I’ve said it before, the cat is out of the bag. Regardless if there is a signed, formalized peace deal in Ukraine and the Middle East, the states are not going to stop the gray zone attacks. It’s in their interest to keep organizations in the U.K. and Europe spending millions on security and having to put extra effort into cyber, extra effort into offshore securities. The cost associated with keeping all of this in check is vast. And in a world where resources are stretched, financial resources in government are stretched, it’s a really inexpensive way of, unfortunately, keeping a lot of people on their toes. It’s a risk that’s here to stay.
I think particularly industries in critical infrastructure, so communications, oil and gas, energy, transportation, I think those are the ones that are really going to be the focus of it. But equally, as we’ve seen in Poland and a few other places, some of these softer occupancies like retail, they’re going to also be suffering from this type of incident.
For me, if I was a risk manager, I would focus more on the right coverage compared to the limit that you can obtain. Because if you’re buying the wrong product, it’s irrelevant that you’ve been able to obtain a billion limit or $2 billion or $500 billion. If that does not respond to your actual true risk, it’s not worth the paper it’s written on. So it’s very important that the funds that you have for insurance purchasing are buying the right product.
This is so obvious to say, but I see time and time again, even in the Middle East now, people are asking for terrorism coverage. OK, there is terrorism exposure in the Middle East, but the biggest exposure in the Middle East now is war. So, you spending money on terrorism [coverage] is fine, of course, but it does not cover you against war. And if you are concerned about it, please buy war coverage. Buy less limit, but buy the right cover. It’s really very important to understand that.
The other part of it is prioritize, because it’s not a blank check for these companies for insurance and insurance products. So spend a little bit of money, or time if you don’t have the money, understanding what your true risks are. Is it a particular client, is it a particular customer, is it a particular site that’s very important for your production or for your distribution or for your cybersecurity? Amend your product and your limits and your deductibles based on this exposure.
Let’s give an example. Let’s say you are a retailer, you’re selling expensive clothing. Of course, your big sites, as in your retail sites, are important. But imagine that your key warehouse in a particular country gets attacked and gets looted. Then none of those stores will be able to get the supply of the product that you have at that warehouse. So you might not think your warehouse is your critical point, but actually losing one shop is not an issue, losing that warehouse is the issue. So you have to think about this element of it.

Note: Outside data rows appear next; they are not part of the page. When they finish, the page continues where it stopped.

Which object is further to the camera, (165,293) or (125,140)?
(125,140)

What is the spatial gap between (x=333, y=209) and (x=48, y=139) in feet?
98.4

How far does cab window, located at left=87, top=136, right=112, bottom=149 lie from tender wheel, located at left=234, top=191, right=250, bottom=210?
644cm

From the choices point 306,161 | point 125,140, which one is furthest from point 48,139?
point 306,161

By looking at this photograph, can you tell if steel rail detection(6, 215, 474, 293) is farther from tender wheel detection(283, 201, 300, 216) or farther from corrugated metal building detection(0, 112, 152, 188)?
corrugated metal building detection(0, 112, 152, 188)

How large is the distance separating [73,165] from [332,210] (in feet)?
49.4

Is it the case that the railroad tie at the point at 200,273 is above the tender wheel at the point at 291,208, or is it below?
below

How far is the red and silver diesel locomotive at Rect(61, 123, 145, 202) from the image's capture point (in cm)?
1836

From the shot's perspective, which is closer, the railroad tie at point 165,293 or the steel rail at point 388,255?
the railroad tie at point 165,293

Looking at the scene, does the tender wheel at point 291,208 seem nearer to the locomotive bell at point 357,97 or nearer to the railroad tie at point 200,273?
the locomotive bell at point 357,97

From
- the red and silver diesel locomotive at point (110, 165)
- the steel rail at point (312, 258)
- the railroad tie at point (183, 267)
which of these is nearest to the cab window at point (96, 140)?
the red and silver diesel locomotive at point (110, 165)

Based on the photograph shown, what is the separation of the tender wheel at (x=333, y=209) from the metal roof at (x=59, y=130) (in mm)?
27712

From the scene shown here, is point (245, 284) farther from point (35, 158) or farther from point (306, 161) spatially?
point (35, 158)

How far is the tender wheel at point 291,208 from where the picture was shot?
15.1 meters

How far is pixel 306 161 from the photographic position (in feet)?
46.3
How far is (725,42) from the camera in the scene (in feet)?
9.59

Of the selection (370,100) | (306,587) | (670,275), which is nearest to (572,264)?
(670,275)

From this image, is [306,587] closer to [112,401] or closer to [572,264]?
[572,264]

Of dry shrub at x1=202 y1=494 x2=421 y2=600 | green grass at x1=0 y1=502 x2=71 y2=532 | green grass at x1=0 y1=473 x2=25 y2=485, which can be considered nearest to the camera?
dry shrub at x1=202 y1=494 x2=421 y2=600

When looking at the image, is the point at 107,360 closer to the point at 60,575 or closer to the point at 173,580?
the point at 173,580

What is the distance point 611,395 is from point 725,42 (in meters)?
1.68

Right limits and coverage are important, but particularly the coverage. But also stepping back and assessing your risks. Even if you spend an afternoon with your risk team, this is so important because that will educate and inform the conversations you have with your broker. And also you will have a little bit more focus from underwriters to say, “OK, so this is your critical site. We don’t think this is a big terrorist [exposure] and don’t think this is a riot risk. We think this is more of a war risk, buy war coverage.” So there’s an element of that discussion. If you’re coming in with understanding of your risk, you will get the right product. And I think that’s the key.